As I expressed agreement with her rant, she told me she was leaving. “Here, or the city?” I asked. “Right now, I want to leave Philadelphia,” came her reply.

Here’s the kicker: Both Ruhel Islam and that neighbor I met this morning are right.

As Martin Luther King knew and the rest of us tend to forget, violence is the last, not the first, resort of most people who face oppression, subjugation or mere discrimination. We have been pressing the case against cops who deny our humanity when they encounter us (possibly) doing something wrong for several decades now. Stonewall someone who’s been wronged too many times, and unless they have the patience of a saint, sooner or later, they will lash out.

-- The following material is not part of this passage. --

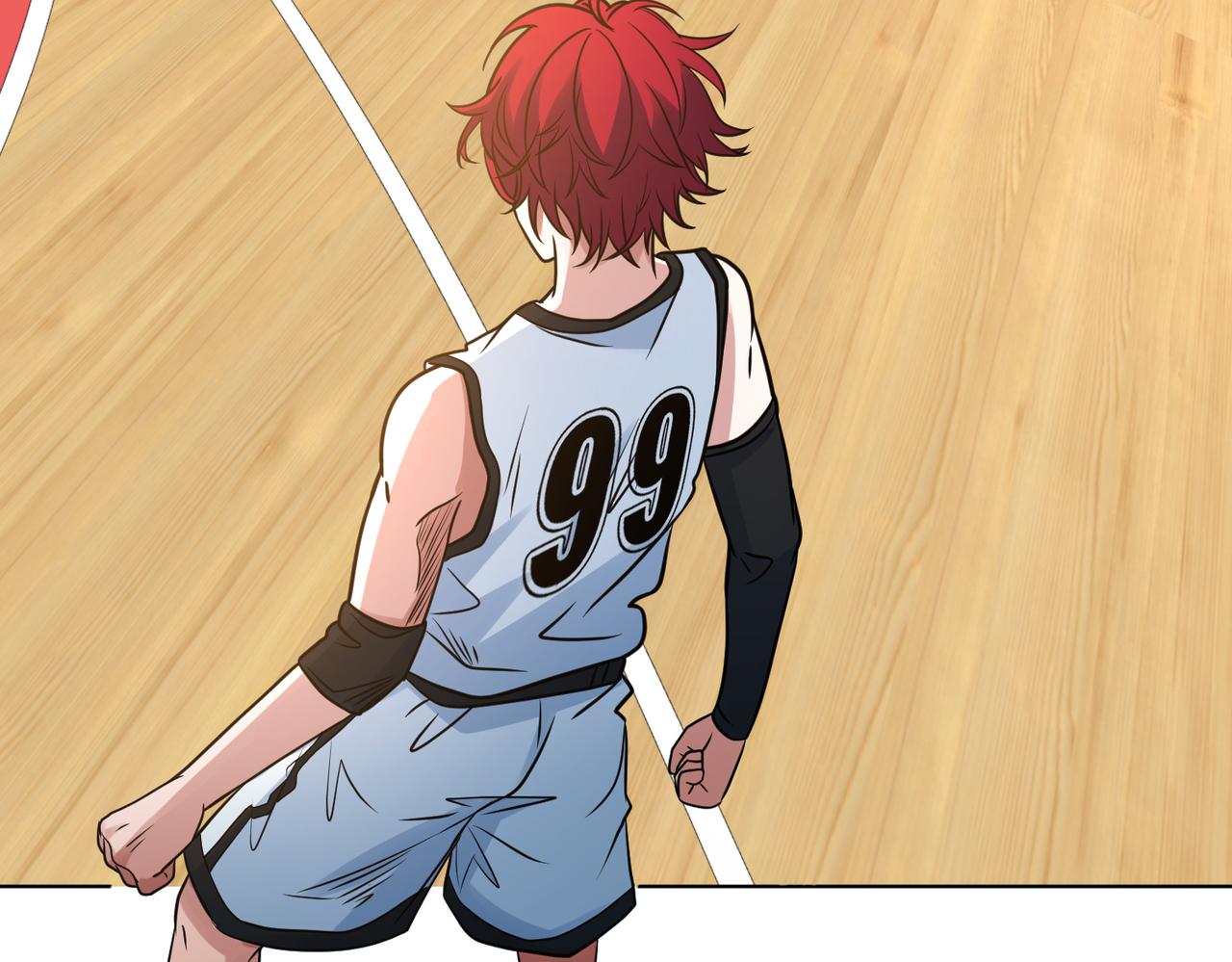 第27话 点醒(1/3)-第30话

And then, after they do, the opportunists come around to push their own agendas. Whether it’s to overturn the whole system as the anarchists want, to hasten the race war as the white nationalists want, or just to “get paid” as the looters want, they all distract from the message the protesters meant to deliver with their shouts, bricks and flames.

And they discredit it in the eyes of too many. It seems we have a hard time dealing with holding two seemingly contradictory thoughts at the same time. In this case, the thoughts are: The rioters want to call our attention to a continuing injustice we should have fixed by now. And: We who suffer the injustice can be our own worst enemies at times.

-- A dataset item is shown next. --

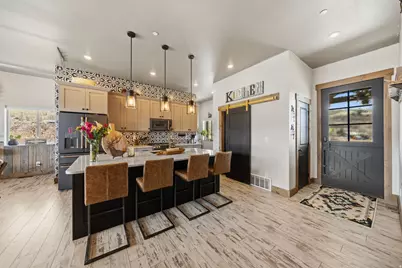 2423 Timber Lakes Dr #1053, Heber City, UT 84032 - Photo 3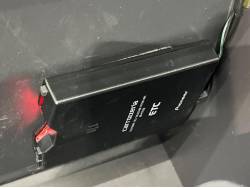 ハイゼットトラック エクストラの中古車画像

Those who emphasize the first message downplay the second, and those who harp on the second ignore the first.

I didn’t get around to speaking with that neighbor whose name I never learned about the George Floyd case in particular, or her feelings about it. But I suspect that had I done so, she would have expressed sympathy and support for the protesters too.

Most of us African-Americans can make the distinction between the protesters and the looters. Why can’t everyone else?